School boards already oversee contracts for numerous bargaining units: teachers, support staff, custodians, bus drivers, etc. Allowing small new units of less than ten having a “common area of interest” will only create new financial burdens as negotiation requirements expand due to new small units.
Another major troubling concern is the proposed new provision (also contained in HB 1436) requiring a continuation clause in all contracts, unilaterally implementing pay raises and bypassing local voter approval, increasing school district appropriations without a vote of the legislative body. NH law currently requires maintenance of the status quo between the expiration of a contract and the commencement of a successor agreement, and the NH Supreme Court has ruled that this does not include step raises. Statutorily requiring automatic renewal of collective bargaining agreements represents an unconstitutional unfunded mandate; it would impose financial obligations on the school district beyond the negotiated duration of the contract. When multi-year contracts are noticed to the voters, estimates are provided of the cost for each year of the proposed agreement, and voters are noticed of a specific end-point. Extending pay provisions beyond the expiration date of the contract represents an unfunded mandate being placed on taxpayers.

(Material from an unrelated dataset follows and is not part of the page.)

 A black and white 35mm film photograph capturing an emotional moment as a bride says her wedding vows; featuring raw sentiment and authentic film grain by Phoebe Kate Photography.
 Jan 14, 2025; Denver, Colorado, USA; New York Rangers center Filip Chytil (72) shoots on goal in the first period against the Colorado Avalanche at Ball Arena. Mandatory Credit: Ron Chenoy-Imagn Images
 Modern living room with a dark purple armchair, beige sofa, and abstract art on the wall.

HB 1364 also proposes a drastic and unworkable change to the bargaining process and, similar to HBs 1436 and 1469, would mandate school district expenditures without legislative body approval. The bill proposes that an outside 3rd party make financial decisions that are forced upon the school district, bypassing local taxpayer approval. RSA 273A provides a roadmap for the public bargaining process; it provides for dispute resolution and requires parties to negotiate in good faith. Mediation and factfinding are provided for, and any agreement, including one resulting from mediation, is presented to the voters. If the parties fail to agree to a fact-finder’s recommendations, those cost-items are also presented to the voters.

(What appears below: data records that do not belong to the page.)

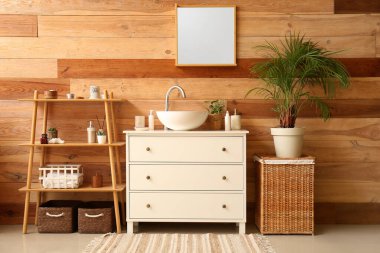 Interior of bathroom with ceramic sink, drawers and shelving unit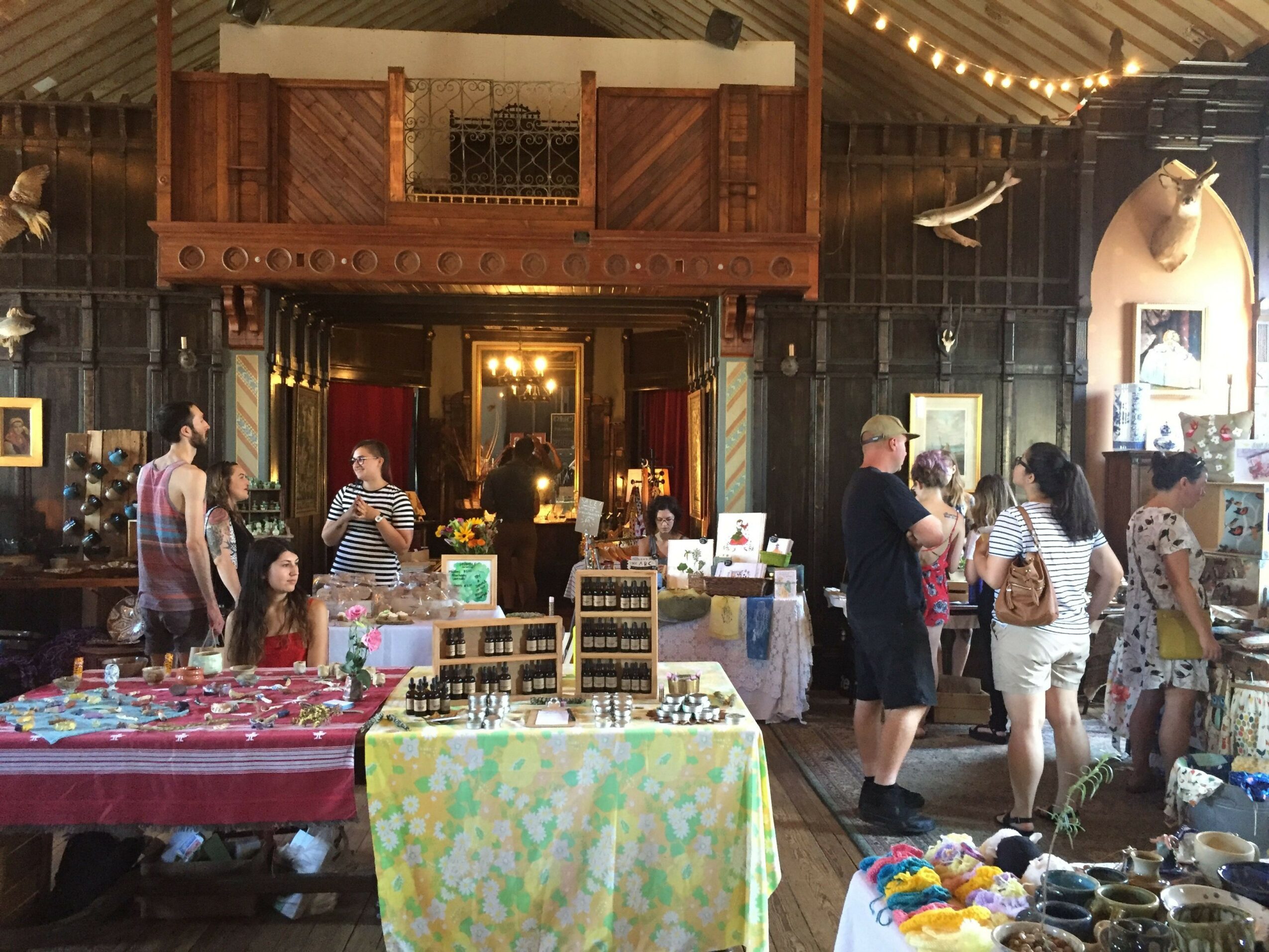 People browsing items in a store with wooden furniture and shelves, colorful displays, and warm lighting.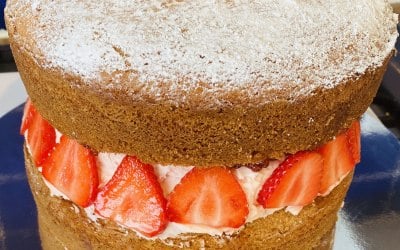 Victoria Sponge Cake filled with fresh cream and strawberries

Collective bargaining, and dispute resolution, are best resolved at the local level, and represent one of the primary responsibilities of locally elected school board officials. The simple fact is that most bargaining is settled in a timely fashion, and most all disputes are settled through mediation. Based on a survey of our members, over 93% of our school districts commenced the school year with a valid and current agreement. Most impasses are resolved by mediation and many, if not most, protracted impasses are a result of legislative body vote at a school district meeting where the cost items of a proposed agreement are not approved. Such a vote requires both parties to return to the table. The proposal in HB 1364 is to circumvent this process and have an outside party dictate and impose their terms on the taxpayers, bypassing the approval of local voters. The issue here is one of implementing public policy that allows an outside party to determine costs that local taxpayers will be obligated to fund.
Finally, the timeline proposed in HB 1364 would require negotiations to begin in the spring and stipulate impasse/mediation by late summer, with the new impasse panels convened in the fall. The proposal represents an unworkable schedule for school districts, which do not even start bargaining until the fall, after teachers return from vacation and districts are able to determine school year enrollment changes and staff turnover. The impossible schedule proposed in this bill would practically assure that the parties are at impasse in almost all cases.
NHSBA thanks you for the opportunity to share our concerns and strongly urges the committee to vote Inexpedient to Legislate on these three bills.